===== Estratto
Notte di Capodanno: 5 usanze tutte italiane

 

“Festeggiate i finali dell’ anno, perchè precedono i nuovi inizi.”

(Jonathan Lockwood Huie)

 

Buon 31 Dicembre! Oggi il 2022 finisce e il 2023 arriverà proprio stanotte, a mezzanotte in punto, tra fuochi d’artificio, brindisi, balli sfrenati e champagne a fiumi. Ci piace pensare che ogni 1 Gennaio sia foriero di novità, di cambiamenti, di una gioia e una serenità che si sostituiscano alle magagne dell’ anno vecchio. Ma anche se le situazioni difficilmente mutano solo perchè ci attendono 365 giorni nuovi di zecca, la speranza è una buona cosa: predispone al pensiero positivo, alla positività degli atteggiamenti. E pensare positivo, si sa, attira la fortuna. A proposito di fortuna: non è un caso che a Capodanno i riti propiziatori si moltiplichino, che le usanze beneaugurali spadroneggino in tutti i paesi del mondo. Ho scelto di approfondirne cinque, rigorosamente made in Italy, per capire meglio come nascono e in che modo si propongono di calamitare la buona sorte.
==========
===== Dati da esaminare
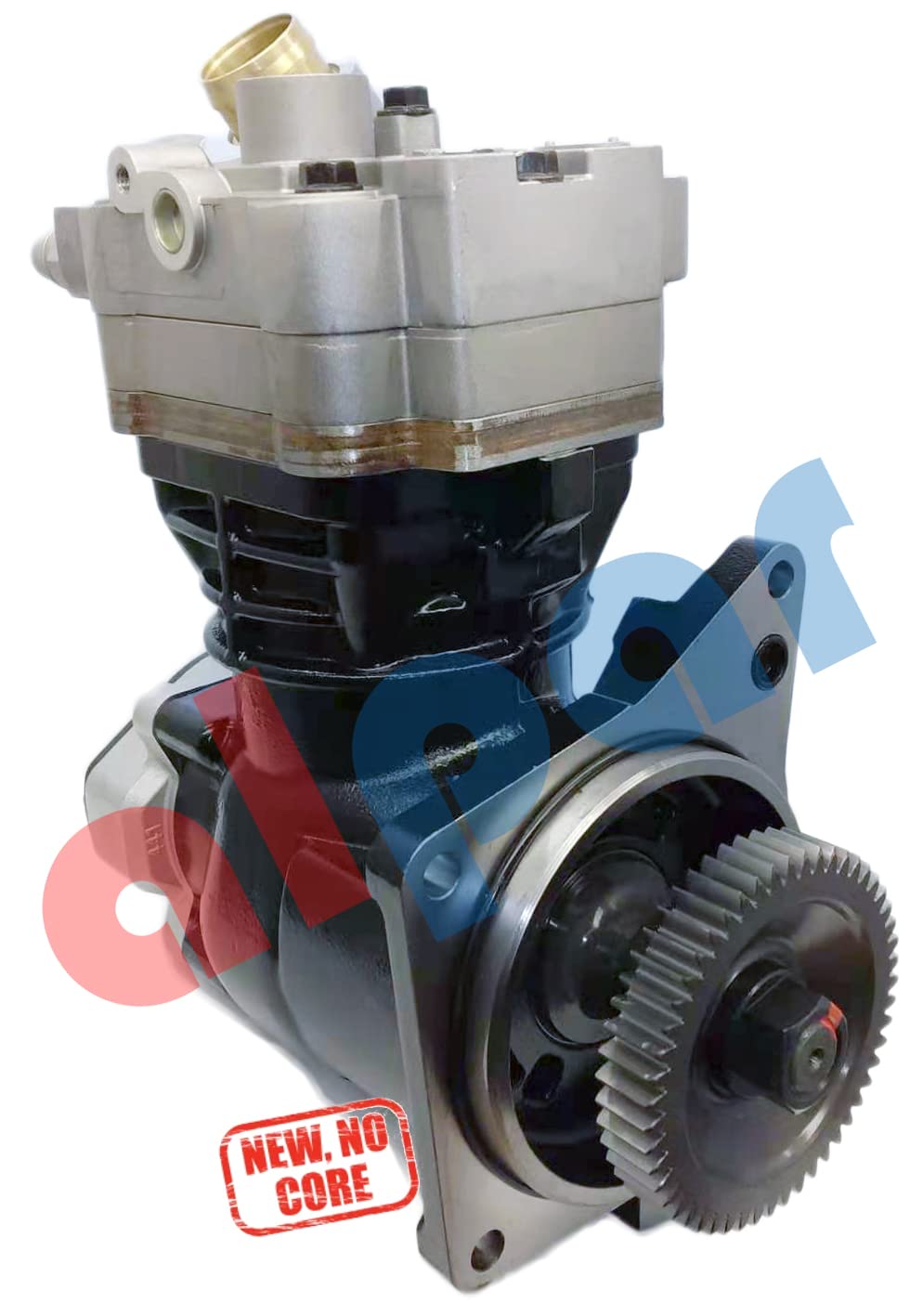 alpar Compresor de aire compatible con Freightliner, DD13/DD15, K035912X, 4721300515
==========
===== Dati da esaminare
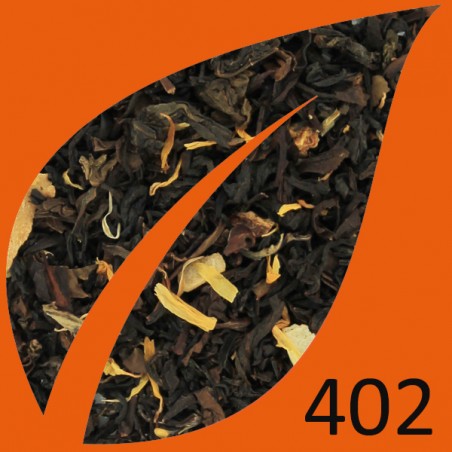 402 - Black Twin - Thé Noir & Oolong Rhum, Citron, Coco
==========
Cosa fare:
A – Riporta dall'estratto sul Capodanno il passo che va da "Buon 31 Dicembre!" a "la buona sorte.", senza cambiare nulla.
B – Elenca tutte le cose tra cui, secondo l'estratto sul Capodanno, il 2023 arriverà a mezzanotte in punto.
Le voci riportate non hanno alcun ruolo in questo lavoro.

Risultati:
A –
Buon 31 Dicembre! Oggi il 2022 finisce e il 2023 arriverà proprio stanotte, a mezzanotte in punto, tra fuochi d’artificio, brindisi, balli sfrenati e champagne a fiumi. Ci piace pensare che ogni 1 Gennaio sia foriero di novità, di cambiamenti, di una gioia e una serenità che si sostituiscano alle magagne dell’ anno vecchio. Ma anche se le situazioni difficilmente mutano solo perchè ci attendono 365 giorni nuovi di zecca, la speranza è una buona cosa: predispone al pensiero positivo, alla positività degli atteggiamenti. E pensare positivo, si sa, attira la fortuna. A proposito di fortuna: non è un caso che a Capodanno i riti propiziatori si moltiplichino, che le usanze beneaugurali spadroneggino in tutti i paesi del mondo. Ho scelto di approfondirne cinque, rigorosamente made in Italy, per capire meglio come nascono e in che modo si propongono di calamitare la buona sorte.

B – Fuochi d'artificio, brindisi, balli sfrenati, champagne a fiumi.